The Smithtown office of state Sen. John Flanagan (R-East Northport) had a line going out the door last week as advocates called on him and his fellow lawmakers to pass the New York State Dream Act before legislative session ended.
Various faith leaders from congregations across Long Island gathered in prayer outside Flanagan’s office on Thursday with hopes of nudging the recently appointed Senate majority leader to help pass the Dream Act before session ended June 17. The advocates held up signs in protest of the state’s sluggish pace in making the legislation a reality for the nearly 146,000 undocumented immigrants across New York who graduated from public high schools but are unable to access federally-funded financial aid for college.
The bill, which has passed in the Assembly in February by a vote of 87-45, would open up state aid for the students.
Peggy Fort, a retired teacher and social justice chair of the Unitarian Universalist Fellowship at Stony Brook, stood in the crowd outside Flanagan’s office Thursday and said the state had to act before thousands of up-and-coming immigrant children are locked out of the higher education process.
“Allowing our New York State ‘dreamers’ who are full of courage, creativity and intellect to access funding for higher education is a way of ensuring the future of New York State,” she said. “It makes absolutely no sense to continue this policy of no action. But I think we will be able to turn that around.”
A June 2015 report from the Fiscal Policy Institute found there were 526,000 immigrants living on Long Island, making up 18 percent of the population and 20 percent of the economic output. Of those immigrants, almost 100,000 are undocumented — about half living in Suffolk County and half in Nassau.

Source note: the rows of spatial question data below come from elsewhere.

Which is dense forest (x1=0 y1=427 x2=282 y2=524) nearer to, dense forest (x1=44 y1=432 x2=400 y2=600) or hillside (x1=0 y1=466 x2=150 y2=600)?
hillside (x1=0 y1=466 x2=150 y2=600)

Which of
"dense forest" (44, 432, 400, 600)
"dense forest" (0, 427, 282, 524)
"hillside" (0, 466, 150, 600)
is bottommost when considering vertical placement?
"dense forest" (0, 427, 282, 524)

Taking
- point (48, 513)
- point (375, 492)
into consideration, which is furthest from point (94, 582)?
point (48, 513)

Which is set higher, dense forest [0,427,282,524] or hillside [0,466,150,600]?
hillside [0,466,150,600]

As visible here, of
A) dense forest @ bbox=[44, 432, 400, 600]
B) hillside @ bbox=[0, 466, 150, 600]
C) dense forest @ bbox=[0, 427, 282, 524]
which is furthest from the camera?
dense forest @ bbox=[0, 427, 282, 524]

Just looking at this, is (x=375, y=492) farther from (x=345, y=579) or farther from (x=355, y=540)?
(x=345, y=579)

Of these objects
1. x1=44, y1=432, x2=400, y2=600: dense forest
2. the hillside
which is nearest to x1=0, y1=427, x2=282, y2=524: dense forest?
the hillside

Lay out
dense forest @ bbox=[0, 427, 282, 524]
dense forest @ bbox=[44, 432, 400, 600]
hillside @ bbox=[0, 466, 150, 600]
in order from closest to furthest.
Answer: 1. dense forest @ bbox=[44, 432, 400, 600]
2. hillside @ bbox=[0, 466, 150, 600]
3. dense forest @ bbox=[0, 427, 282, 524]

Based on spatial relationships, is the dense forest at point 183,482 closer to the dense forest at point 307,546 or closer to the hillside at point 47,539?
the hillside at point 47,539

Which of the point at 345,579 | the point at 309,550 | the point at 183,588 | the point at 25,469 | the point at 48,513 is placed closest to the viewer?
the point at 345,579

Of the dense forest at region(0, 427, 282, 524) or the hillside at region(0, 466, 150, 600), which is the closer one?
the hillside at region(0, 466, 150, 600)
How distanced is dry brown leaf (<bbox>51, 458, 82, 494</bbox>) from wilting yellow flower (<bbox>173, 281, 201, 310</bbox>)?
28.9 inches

Victoria Daza, of workers advocacy group Long Island Jobs with Justice, said Flanagan was an ideal Long Island lawmaker to head up the Dream Act push, as his North Shore district encompasses educational hubs Stony Brook University and Suffolk County Community College. Daza said it was unacceptable that Flanagan has yet to publicly support the legislation in the four years since it was first introduced, leaving students to foot their full college bill with each passing year.
“The Dream Act cannot wait,” she said. “Education is a human right and these kids should not be excluded.”
Flanagan’s office did not respond to a request for comment.
Soon after a short prayer vigil outside, the throng of advocates marched into Flanagan’s office along with more than 100 petition signatures. Sister Rosalie Carven, a social justice coordinator with the Sisters of St. Joseph in Brentwood, walked into the office with conviction before handing over the paperwork and asking Flanagan Chief of Staff Ray Bernardo to deliver their message.